The tridimensional gradient of microstructure in worn rails – Experimental characterization of plastic deformation accumulated by RCF

The goal of this work is to increase understanding of plastic deformation of the pearlitic microstructure in the wheel/rail contact. The tridimensional gradient of microstructure below the running band of a worn R260 rail is investigated using multi-scale approach based on microstructural observations by optical and Scanning Electron Microscopy (SEM-FEG), microindentation and Electron BackScatter Diffraction (EBSD) investigations. Due to severe plastic deformation, work hardening is progressively experienced by the rail. In the middle of the running band, the pearlitic colonies are fragmented by accumulation of severe shear strain up to 3mm in depth. At the rail surface, the resulting lamellar structure is elongated and aligned in the shear direction. At a transition depth of 3–4mm, both fragmented and unaffected pearlitic colonies are observed. In these fragmented colonies, cementite lamellae are heavily bent and partly broken. Correspondingly, a strong increase of large angle grain boundaries (LAGB) is measured. The interlamellar spacing progressively decreases from this transition depth to the near surface. This quantitative analysis of the tridimensional gradient of microstructure will contribute to improve modeling of rail plasticity and crack propagation by RCF by including anisotropy of the running band and effect of in-depth microstructure evolution.

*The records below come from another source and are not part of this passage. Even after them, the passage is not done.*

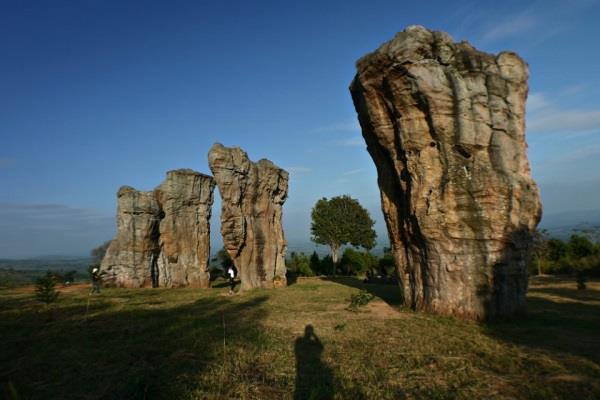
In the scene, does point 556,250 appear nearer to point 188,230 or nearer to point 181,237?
point 188,230

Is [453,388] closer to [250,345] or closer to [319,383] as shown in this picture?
[319,383]

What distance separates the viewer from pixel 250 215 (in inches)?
989

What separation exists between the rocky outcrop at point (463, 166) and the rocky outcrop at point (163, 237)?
20028mm

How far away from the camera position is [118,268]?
2817 cm

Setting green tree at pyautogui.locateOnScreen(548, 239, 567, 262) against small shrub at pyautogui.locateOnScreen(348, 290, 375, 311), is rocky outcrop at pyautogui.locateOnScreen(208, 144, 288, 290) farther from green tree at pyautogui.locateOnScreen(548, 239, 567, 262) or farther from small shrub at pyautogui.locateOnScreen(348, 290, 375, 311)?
green tree at pyautogui.locateOnScreen(548, 239, 567, 262)

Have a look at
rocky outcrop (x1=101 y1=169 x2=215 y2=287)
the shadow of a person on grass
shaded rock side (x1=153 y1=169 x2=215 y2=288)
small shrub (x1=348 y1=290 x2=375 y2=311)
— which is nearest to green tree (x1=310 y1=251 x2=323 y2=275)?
rocky outcrop (x1=101 y1=169 x2=215 y2=287)

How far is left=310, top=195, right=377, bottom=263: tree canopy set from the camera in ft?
143

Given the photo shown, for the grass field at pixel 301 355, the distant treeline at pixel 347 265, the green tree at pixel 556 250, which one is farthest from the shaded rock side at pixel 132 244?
the green tree at pixel 556 250

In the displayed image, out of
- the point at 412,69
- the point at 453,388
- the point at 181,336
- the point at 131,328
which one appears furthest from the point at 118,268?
the point at 453,388

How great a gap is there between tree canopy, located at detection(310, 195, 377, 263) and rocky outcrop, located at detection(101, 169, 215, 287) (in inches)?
684

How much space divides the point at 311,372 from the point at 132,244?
24874 millimetres

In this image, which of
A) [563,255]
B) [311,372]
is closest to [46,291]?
[311,372]

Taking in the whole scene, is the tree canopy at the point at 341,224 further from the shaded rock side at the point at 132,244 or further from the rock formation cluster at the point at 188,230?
the shaded rock side at the point at 132,244

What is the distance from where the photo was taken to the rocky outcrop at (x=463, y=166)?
39.5ft
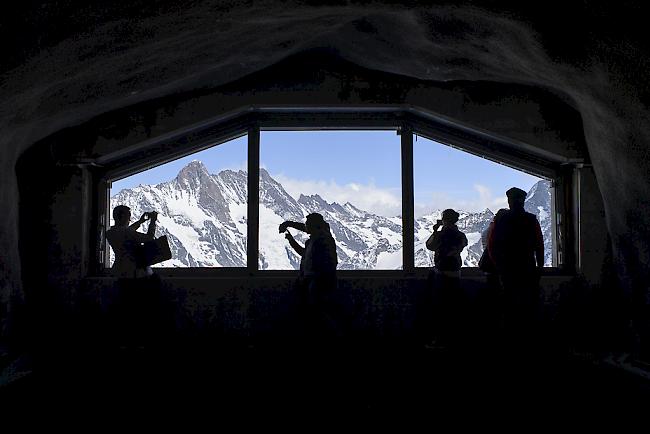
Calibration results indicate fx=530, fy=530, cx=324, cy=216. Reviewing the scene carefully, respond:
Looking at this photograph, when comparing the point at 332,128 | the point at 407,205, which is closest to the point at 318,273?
the point at 407,205

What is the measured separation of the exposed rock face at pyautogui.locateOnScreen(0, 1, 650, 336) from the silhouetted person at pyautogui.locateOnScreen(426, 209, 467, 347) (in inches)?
60.1

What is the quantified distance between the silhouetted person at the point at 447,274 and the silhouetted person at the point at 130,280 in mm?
3042

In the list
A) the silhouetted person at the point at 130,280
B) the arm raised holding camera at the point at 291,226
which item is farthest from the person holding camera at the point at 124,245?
the arm raised holding camera at the point at 291,226

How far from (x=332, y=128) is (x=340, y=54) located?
967 millimetres

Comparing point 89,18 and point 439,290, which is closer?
point 89,18

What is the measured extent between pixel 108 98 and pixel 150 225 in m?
1.47

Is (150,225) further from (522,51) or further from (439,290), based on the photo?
(522,51)

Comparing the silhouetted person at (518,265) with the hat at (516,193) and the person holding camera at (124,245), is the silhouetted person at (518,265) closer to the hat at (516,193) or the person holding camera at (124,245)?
the hat at (516,193)

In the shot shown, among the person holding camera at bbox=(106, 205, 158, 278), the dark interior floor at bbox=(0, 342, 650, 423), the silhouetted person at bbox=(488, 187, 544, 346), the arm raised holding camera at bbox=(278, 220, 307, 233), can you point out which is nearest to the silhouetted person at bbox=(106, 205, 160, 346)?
the person holding camera at bbox=(106, 205, 158, 278)

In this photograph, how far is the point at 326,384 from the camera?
4.04m

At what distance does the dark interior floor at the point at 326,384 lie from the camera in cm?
337

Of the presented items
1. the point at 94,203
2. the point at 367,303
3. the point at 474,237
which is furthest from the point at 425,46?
the point at 94,203

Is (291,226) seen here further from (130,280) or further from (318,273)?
(130,280)

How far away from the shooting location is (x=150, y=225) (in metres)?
5.89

Schematic view of the tridimensional gradient of microstructure formed by repeated plastic deformation below the rolling band of a worn R260 rail. [Display omitted] •Investigations on microstructure in-depth gradient of a worn rail sample.•Pearlite deformation is studied with MEB, EBSD and microindentation analyses.•Correlation between lamellae bending, pearlite fragmentation and LAGB increase.•LAGB & hardness increase from 3 to 4mm to surface, as Interlamellar spacing decreases.•Tridimensional gradient of microstructure formed by repeated plastid deformation.